TEXT EXTRACT.
###

We think about the blacks as if they were our peers, as the Roman or Greek could have thought of the Gaul or Jew, their equal as a human being, who had become, though the fortunes of war, their slave. But a fact which must strike all minds, and which it is impossible for any serious friend of humanity not to take into account seriously, is the inequality which exists among the human races, and which makes the problem of social and political equilibrium so difficult. It is not only by the beauty of their features and the elegance of their figure that the Caucasians are distinguished from the other; it is also by the superiority of their physical, intellectual and moral strength/force. And that superiority of nature is multiplied tenfold by the state of society, so that no race stands before us. A few English regiments contain and govern one hundred and twenty million Indians, and we have just seen that a small army of Europeans was sufficient to conquer China. What comparison shall we make between the Anglo-Saxons and the Redskins, who let themselves die rather than be civilized, or the negro imported from Sudan? The races of the New World disappear before the progress of the whites: the massacres of the Spanish have been less deadly to them than contact with more civilized races. Will we forget, finally, that, since abolition of the feudal system, in our industrialist society liberty is, for individuals weak in body and mind, whose families do not assure them some income, something worse than slavery—the proletariat? Force requires it to be so, as long as it remains the dominant law of society; and I say that the right which still dominates us today, is not the right of labor, which is still not recognized, nor the right of intelligence, source of so many deceptions, it is still, whatever we say, the pure right of force.

###

Source records
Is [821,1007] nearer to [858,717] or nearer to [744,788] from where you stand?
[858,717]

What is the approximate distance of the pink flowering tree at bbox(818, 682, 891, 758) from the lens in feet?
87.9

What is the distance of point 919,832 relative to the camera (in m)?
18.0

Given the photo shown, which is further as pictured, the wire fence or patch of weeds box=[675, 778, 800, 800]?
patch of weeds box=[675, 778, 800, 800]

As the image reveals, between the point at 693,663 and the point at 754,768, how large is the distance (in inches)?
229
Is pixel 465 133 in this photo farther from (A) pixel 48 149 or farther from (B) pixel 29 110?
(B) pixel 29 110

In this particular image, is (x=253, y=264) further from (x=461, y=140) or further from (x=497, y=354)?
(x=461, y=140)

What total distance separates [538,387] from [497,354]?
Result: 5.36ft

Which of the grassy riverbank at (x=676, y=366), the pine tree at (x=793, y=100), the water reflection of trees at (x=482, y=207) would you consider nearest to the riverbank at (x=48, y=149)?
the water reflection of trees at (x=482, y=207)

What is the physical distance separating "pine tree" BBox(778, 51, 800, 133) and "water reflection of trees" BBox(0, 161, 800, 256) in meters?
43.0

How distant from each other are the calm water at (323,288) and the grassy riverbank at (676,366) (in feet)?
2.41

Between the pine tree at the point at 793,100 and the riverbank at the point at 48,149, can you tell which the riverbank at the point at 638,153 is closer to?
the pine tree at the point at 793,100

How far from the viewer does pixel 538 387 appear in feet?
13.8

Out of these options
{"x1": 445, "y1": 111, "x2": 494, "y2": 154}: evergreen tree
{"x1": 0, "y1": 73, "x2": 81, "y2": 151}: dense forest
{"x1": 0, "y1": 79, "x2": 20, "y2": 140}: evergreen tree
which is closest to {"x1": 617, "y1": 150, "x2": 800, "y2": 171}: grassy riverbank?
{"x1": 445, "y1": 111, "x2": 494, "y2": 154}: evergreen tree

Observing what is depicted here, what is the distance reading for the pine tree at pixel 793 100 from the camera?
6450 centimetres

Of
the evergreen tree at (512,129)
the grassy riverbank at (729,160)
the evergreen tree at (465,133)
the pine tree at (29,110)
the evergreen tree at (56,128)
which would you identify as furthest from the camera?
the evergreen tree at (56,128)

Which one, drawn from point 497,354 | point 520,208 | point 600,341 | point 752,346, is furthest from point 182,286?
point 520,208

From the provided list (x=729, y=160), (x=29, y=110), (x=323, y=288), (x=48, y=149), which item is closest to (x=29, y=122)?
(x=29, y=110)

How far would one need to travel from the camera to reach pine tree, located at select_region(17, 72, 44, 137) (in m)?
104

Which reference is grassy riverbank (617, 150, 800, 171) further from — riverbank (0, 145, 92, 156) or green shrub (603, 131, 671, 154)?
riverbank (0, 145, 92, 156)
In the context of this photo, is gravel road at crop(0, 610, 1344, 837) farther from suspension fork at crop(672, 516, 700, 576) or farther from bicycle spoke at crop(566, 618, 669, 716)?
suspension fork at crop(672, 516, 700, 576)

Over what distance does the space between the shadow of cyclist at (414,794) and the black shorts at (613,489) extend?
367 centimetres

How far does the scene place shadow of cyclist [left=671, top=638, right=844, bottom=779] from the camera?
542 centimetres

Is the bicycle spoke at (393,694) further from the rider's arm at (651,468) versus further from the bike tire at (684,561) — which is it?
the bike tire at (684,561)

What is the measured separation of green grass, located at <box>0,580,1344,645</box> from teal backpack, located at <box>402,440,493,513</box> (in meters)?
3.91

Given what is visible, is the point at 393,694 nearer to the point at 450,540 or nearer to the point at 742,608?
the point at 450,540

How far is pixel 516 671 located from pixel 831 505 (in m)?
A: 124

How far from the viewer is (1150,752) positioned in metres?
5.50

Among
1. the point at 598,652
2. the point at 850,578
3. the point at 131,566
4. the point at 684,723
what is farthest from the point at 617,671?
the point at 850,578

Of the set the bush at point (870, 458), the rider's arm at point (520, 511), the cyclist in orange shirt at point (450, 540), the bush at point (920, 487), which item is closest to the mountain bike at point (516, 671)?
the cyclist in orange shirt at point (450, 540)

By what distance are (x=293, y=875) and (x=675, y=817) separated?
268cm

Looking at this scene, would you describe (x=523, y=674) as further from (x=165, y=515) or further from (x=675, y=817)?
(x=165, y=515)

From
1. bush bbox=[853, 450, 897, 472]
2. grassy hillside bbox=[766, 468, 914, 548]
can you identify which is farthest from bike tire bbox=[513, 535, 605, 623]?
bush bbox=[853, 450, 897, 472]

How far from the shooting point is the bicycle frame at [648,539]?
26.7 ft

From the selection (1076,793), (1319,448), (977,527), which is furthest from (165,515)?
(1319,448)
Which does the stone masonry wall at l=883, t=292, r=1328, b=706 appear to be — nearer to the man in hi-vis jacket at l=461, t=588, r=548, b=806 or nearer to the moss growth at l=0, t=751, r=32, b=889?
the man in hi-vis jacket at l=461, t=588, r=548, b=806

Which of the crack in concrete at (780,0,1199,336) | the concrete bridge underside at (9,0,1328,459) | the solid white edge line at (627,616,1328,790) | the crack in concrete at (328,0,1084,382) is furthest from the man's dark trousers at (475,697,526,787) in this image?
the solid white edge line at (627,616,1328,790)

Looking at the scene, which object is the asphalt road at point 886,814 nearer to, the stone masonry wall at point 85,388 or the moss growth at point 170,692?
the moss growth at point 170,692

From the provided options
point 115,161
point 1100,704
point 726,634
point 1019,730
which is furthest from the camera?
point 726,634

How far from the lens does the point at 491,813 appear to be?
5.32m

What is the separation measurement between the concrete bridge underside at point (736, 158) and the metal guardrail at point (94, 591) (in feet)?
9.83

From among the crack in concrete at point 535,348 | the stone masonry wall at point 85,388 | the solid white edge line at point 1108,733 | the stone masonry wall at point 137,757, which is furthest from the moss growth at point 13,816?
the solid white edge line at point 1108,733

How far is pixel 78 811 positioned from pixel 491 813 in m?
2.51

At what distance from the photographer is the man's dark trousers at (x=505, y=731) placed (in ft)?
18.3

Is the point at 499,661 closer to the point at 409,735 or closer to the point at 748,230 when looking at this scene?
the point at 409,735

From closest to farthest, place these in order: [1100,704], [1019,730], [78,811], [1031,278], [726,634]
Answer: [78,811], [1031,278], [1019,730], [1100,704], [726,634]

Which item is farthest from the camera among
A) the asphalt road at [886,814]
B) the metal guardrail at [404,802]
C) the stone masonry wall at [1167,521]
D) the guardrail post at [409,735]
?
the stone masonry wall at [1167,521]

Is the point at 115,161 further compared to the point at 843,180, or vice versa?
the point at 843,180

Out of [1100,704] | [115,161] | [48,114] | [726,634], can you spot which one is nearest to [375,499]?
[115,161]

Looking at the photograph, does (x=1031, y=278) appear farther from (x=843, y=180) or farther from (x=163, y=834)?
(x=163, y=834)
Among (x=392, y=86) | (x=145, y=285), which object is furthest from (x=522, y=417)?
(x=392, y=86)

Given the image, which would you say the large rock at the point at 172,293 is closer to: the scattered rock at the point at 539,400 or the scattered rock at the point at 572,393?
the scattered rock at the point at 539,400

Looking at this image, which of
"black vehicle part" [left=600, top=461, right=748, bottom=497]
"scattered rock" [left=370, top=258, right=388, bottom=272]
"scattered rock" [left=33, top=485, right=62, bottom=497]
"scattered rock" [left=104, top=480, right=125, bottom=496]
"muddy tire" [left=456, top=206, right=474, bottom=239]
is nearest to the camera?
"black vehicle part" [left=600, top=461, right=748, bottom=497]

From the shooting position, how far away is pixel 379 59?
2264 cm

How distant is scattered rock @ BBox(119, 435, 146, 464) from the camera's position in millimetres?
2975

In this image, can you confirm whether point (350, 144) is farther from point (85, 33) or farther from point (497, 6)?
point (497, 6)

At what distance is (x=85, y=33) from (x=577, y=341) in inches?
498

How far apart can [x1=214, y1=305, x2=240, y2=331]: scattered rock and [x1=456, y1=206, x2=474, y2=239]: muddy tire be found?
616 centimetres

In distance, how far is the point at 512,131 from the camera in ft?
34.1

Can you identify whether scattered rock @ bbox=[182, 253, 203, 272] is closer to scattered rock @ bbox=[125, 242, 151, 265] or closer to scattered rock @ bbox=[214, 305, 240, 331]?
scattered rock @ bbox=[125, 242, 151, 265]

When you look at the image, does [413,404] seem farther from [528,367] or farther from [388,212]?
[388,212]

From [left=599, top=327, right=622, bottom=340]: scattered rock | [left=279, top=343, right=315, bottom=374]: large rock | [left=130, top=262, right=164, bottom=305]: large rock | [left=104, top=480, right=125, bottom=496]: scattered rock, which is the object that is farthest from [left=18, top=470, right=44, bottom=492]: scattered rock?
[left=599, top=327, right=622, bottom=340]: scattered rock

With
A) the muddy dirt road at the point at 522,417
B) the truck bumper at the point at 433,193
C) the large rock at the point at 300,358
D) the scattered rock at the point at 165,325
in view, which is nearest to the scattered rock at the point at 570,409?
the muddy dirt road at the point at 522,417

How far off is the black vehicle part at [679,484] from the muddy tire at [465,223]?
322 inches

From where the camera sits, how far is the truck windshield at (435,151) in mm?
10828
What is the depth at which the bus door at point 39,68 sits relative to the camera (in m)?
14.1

###

DIRECTIVES.
(a) Determine how many lines of the records contain the string "scene". Reply with the number alone.
(b) Continue the passage on the right of force from its final sentence.
The text and the records have no connection to each other.

RESPONSES.
(a) 4

(b)
Certainly, I have no intention of renouncing here my own thesis and combating precisely what I intend to rehabilitate, when I stand, in support of the blacks, against the hypocritical thought that, under pretext of emancipating them, tends to do nothing less than cast them under the pure regime of force, and to make of them a proletariat a hundred times more abject and revolting than that of our capitals. It is, on the contrary, because I want to restore to honor this right, misunderstood for so long, of force, that I protest, with regard to slavery, against the unintelligent, odious application that will be made of it. Well! The worker of the English race, la race forte par excellence, dies of hunger in the streets of London; what will be the fate of the negro, one day, in the streets of Washington and Baltimore?

The abolition of slavery is a question that springs from the right of peoples, let us say rather, from the right of the races, since here we must make the distinction marked by these two terms; it arises then primitively from the right of force, from which is derived, as we have seen, all international relations, all the formations of States, incorporations, centralizations and federations.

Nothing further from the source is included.